[Dataset entries]

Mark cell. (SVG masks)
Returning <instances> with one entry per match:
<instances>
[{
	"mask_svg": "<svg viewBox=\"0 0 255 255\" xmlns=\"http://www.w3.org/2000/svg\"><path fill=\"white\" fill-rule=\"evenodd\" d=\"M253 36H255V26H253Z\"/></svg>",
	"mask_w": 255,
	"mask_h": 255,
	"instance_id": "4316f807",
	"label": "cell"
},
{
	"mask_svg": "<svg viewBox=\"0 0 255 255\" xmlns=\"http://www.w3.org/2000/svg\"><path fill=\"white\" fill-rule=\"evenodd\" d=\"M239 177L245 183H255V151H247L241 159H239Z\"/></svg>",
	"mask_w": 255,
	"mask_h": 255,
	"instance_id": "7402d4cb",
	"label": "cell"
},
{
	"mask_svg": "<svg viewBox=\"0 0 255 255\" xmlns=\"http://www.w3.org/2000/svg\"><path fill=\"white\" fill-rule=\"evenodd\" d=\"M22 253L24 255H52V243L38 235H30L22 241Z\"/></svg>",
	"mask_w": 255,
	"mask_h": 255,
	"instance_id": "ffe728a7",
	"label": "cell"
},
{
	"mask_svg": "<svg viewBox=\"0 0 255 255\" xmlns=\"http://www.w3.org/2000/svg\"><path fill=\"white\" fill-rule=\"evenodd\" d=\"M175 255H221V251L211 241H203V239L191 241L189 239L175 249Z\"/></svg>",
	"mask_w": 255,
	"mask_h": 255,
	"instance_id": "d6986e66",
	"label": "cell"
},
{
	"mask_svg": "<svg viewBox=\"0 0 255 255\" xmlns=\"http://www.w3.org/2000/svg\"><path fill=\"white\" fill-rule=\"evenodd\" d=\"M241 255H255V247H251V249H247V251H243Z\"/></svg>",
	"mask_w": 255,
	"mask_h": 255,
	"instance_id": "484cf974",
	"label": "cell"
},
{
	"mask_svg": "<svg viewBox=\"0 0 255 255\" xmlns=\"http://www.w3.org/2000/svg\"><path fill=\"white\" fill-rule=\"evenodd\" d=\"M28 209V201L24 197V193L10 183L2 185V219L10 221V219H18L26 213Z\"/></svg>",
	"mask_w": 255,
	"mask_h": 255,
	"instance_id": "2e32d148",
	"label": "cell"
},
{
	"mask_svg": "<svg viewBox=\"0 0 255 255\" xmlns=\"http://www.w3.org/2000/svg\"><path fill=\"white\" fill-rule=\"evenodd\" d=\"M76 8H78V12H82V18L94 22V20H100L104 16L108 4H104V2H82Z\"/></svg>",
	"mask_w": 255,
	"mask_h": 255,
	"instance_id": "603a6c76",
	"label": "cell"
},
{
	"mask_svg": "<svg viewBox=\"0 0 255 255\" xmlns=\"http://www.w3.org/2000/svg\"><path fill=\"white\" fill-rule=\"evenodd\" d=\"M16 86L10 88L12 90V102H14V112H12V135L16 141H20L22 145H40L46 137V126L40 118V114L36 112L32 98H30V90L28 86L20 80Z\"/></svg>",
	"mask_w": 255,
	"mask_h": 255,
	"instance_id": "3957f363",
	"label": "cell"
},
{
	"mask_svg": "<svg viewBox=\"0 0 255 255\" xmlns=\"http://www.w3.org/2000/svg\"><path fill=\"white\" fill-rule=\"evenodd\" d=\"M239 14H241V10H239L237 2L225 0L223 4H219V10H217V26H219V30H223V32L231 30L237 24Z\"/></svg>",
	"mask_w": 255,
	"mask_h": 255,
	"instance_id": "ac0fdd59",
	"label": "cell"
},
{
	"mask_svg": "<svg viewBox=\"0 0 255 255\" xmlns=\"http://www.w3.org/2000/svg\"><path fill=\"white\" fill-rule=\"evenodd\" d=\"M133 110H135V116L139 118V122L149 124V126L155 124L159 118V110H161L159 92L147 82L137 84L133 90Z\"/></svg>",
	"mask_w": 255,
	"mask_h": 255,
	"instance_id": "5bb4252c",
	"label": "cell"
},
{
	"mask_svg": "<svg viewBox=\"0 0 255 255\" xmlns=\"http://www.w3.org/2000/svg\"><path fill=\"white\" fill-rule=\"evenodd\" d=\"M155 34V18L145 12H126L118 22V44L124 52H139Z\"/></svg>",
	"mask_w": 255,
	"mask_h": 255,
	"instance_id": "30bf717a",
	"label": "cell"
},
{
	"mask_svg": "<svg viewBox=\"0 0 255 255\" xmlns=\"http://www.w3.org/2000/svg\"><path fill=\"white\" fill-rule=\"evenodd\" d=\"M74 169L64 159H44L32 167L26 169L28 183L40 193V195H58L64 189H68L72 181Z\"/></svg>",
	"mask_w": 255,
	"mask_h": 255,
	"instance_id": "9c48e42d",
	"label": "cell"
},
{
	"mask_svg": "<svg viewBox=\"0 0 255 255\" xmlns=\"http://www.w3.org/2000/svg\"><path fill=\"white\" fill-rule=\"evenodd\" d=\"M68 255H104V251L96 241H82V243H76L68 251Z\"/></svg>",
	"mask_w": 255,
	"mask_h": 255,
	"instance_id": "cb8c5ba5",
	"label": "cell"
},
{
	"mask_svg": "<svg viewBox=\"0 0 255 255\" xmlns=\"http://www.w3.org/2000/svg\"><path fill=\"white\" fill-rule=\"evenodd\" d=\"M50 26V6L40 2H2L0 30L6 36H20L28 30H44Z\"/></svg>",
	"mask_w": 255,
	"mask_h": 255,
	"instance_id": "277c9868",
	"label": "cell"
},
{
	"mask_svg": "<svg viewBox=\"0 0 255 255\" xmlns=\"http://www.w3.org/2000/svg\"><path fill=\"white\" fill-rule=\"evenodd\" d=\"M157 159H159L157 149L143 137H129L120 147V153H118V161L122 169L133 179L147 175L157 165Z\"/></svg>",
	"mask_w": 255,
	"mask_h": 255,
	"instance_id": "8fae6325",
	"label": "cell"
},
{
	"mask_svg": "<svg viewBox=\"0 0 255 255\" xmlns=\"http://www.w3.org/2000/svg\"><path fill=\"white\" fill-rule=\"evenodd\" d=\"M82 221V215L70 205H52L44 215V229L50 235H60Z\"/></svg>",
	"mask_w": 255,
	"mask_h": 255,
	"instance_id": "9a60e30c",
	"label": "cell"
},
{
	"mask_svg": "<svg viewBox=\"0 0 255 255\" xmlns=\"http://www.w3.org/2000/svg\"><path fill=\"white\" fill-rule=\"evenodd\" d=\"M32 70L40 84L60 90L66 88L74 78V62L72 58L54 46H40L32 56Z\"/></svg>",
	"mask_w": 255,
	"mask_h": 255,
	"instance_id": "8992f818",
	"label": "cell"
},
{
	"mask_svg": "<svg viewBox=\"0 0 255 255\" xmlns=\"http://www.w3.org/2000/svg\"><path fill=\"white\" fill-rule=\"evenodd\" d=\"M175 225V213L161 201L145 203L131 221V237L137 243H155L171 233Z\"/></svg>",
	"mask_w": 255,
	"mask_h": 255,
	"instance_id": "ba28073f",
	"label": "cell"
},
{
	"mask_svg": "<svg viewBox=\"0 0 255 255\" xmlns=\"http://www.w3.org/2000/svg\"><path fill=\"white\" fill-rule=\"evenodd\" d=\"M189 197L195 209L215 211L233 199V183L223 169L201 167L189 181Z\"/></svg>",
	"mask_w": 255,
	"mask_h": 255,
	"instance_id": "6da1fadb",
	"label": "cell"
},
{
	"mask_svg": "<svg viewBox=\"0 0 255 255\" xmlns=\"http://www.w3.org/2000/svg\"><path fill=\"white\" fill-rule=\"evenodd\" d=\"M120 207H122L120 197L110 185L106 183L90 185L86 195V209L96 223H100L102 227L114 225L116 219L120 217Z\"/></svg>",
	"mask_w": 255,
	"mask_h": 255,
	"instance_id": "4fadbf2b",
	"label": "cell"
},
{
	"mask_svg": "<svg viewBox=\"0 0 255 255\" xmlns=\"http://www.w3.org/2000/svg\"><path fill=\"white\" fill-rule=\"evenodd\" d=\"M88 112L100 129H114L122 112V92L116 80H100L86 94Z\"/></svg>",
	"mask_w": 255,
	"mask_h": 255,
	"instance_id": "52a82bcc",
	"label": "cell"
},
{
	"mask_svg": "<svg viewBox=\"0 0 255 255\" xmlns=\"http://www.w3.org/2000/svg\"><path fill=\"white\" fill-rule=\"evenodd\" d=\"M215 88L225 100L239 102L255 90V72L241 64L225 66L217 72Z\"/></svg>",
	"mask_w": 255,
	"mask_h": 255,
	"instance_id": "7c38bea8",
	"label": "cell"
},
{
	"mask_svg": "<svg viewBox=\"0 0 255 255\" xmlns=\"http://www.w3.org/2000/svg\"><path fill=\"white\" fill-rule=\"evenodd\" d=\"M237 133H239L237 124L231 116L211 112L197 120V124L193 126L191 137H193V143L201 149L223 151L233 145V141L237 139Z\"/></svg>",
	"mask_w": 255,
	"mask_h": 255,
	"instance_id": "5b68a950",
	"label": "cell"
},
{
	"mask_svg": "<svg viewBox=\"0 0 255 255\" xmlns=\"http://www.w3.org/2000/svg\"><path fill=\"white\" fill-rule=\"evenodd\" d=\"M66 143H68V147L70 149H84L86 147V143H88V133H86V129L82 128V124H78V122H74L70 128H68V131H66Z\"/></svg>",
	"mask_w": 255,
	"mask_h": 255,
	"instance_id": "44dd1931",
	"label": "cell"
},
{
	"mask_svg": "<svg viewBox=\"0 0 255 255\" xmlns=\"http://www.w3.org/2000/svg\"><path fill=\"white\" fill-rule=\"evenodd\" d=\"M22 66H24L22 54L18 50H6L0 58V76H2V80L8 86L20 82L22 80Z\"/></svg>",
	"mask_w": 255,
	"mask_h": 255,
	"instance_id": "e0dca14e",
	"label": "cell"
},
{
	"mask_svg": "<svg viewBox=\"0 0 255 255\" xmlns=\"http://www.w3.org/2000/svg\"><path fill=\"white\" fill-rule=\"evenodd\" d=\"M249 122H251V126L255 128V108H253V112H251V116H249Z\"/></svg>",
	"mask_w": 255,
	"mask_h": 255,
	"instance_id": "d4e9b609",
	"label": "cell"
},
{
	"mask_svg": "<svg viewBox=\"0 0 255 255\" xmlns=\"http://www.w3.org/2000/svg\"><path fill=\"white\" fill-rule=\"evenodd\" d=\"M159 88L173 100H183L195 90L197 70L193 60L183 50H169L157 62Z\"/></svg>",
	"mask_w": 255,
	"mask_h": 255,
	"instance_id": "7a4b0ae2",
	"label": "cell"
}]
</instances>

**What the task requires:** Can you repeat the material word for word, from its first line through the line containing "255H221V251L211 241H203V239L191 241L189", with both of those lines included?

**Output for this task:**
Mark cell. (SVG masks)
Returning <instances> with one entry per match:
<instances>
[{
	"mask_svg": "<svg viewBox=\"0 0 255 255\" xmlns=\"http://www.w3.org/2000/svg\"><path fill=\"white\" fill-rule=\"evenodd\" d=\"M253 36H255V26H253Z\"/></svg>",
	"mask_w": 255,
	"mask_h": 255,
	"instance_id": "4316f807",
	"label": "cell"
},
{
	"mask_svg": "<svg viewBox=\"0 0 255 255\" xmlns=\"http://www.w3.org/2000/svg\"><path fill=\"white\" fill-rule=\"evenodd\" d=\"M239 177L245 183H255V151H247L241 159H239Z\"/></svg>",
	"mask_w": 255,
	"mask_h": 255,
	"instance_id": "7402d4cb",
	"label": "cell"
},
{
	"mask_svg": "<svg viewBox=\"0 0 255 255\" xmlns=\"http://www.w3.org/2000/svg\"><path fill=\"white\" fill-rule=\"evenodd\" d=\"M22 253L24 255H52V243L38 235H30L22 241Z\"/></svg>",
	"mask_w": 255,
	"mask_h": 255,
	"instance_id": "ffe728a7",
	"label": "cell"
},
{
	"mask_svg": "<svg viewBox=\"0 0 255 255\" xmlns=\"http://www.w3.org/2000/svg\"><path fill=\"white\" fill-rule=\"evenodd\" d=\"M175 255H221V251L211 241H203V239L191 241L189 239L175 249Z\"/></svg>",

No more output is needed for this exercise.